# [Given exercise]
Print everything from the line that contains "Is point (584, 378)" down to the end of the data, both ends included, with every line kept the same.

— start of The input —

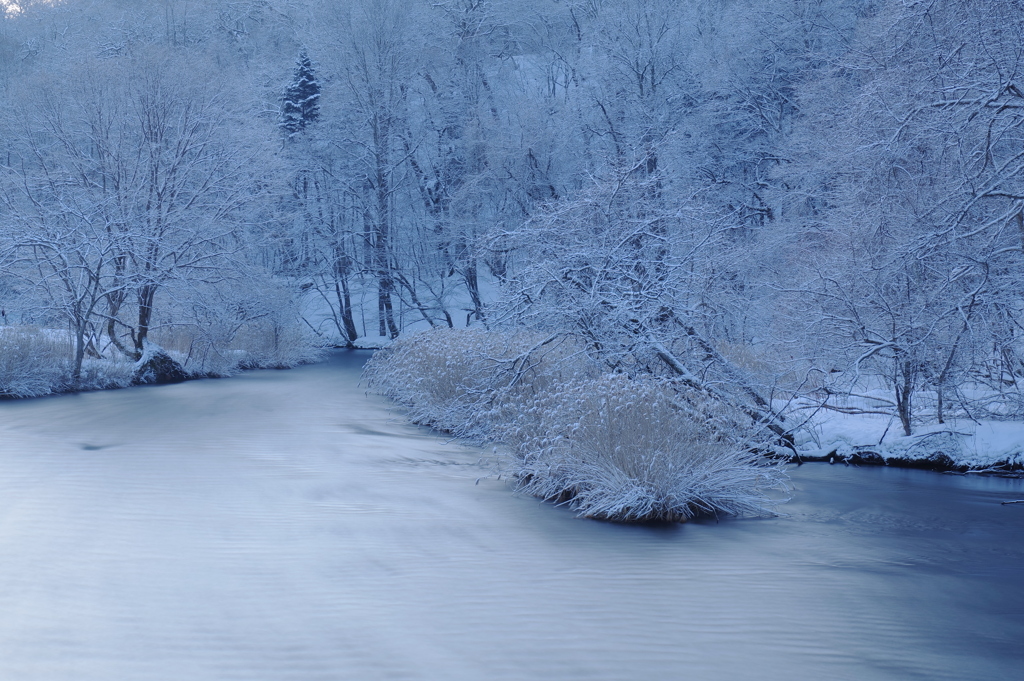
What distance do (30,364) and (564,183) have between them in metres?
18.8

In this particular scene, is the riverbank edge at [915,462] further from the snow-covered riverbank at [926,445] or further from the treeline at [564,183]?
the treeline at [564,183]

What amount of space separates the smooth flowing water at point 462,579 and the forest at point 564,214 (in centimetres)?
100

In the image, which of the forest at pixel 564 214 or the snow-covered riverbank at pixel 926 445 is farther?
the snow-covered riverbank at pixel 926 445

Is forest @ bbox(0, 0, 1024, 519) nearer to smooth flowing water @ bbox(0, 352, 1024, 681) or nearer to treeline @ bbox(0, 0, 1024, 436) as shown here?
treeline @ bbox(0, 0, 1024, 436)

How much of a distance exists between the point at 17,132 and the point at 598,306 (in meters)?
25.8

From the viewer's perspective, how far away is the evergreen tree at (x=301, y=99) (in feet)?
119

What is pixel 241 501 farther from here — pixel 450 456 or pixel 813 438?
pixel 813 438

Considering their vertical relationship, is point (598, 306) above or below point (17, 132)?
below

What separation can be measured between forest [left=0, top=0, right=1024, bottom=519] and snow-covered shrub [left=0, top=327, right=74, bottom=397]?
6 centimetres

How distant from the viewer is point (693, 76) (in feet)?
93.3

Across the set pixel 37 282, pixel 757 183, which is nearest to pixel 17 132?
pixel 37 282

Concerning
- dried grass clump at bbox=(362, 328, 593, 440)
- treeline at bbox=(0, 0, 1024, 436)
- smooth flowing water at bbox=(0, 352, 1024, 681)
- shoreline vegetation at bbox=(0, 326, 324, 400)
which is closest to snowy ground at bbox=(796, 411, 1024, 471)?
treeline at bbox=(0, 0, 1024, 436)

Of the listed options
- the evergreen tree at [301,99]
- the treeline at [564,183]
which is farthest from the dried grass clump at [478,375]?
the evergreen tree at [301,99]

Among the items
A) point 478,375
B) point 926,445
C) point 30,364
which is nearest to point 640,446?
point 926,445
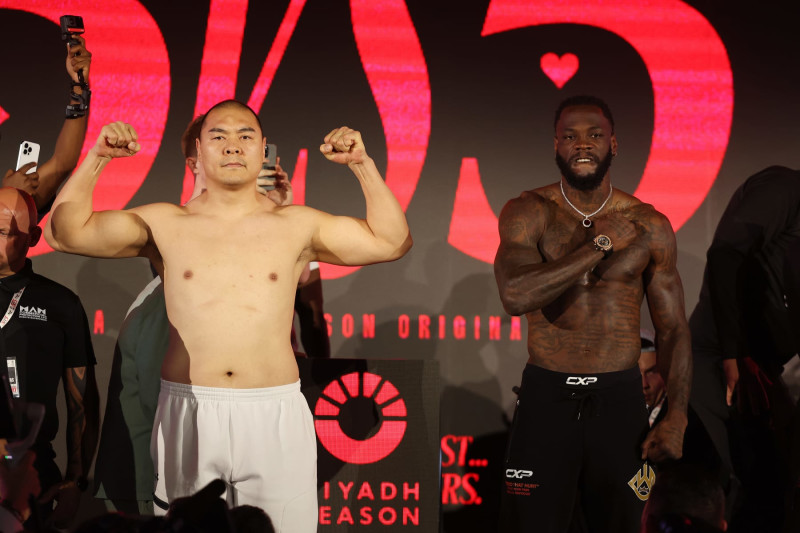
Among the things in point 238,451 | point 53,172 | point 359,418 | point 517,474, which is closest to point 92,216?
point 238,451

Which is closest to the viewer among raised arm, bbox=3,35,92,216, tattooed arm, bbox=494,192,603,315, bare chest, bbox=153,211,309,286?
bare chest, bbox=153,211,309,286

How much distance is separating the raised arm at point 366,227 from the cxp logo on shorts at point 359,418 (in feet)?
2.50

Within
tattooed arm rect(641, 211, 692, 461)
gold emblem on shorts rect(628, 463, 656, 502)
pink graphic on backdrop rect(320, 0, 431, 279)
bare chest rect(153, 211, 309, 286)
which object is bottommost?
gold emblem on shorts rect(628, 463, 656, 502)

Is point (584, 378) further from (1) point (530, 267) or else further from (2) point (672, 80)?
(2) point (672, 80)

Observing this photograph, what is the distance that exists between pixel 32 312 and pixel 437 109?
2422 millimetres

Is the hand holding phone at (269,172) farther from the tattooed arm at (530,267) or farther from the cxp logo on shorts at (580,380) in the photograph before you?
the cxp logo on shorts at (580,380)

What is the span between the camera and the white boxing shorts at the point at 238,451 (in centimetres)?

— end of The input —

# [Output for this exercise]
Is point (584, 378) further from (1) point (530, 267) or else further from (2) point (672, 80)?
(2) point (672, 80)

Observing this photograph, what is the distance that exists between pixel 32 312 and pixel 437 109?
2422 millimetres

Is the hand holding phone at (269,172) farther from the tattooed arm at (530,267) or farther from the cxp logo on shorts at (580,380) in the photograph before you?
the cxp logo on shorts at (580,380)

What is the span between the camera and the white boxing shorts at the point at 238,451 (in centimetres)?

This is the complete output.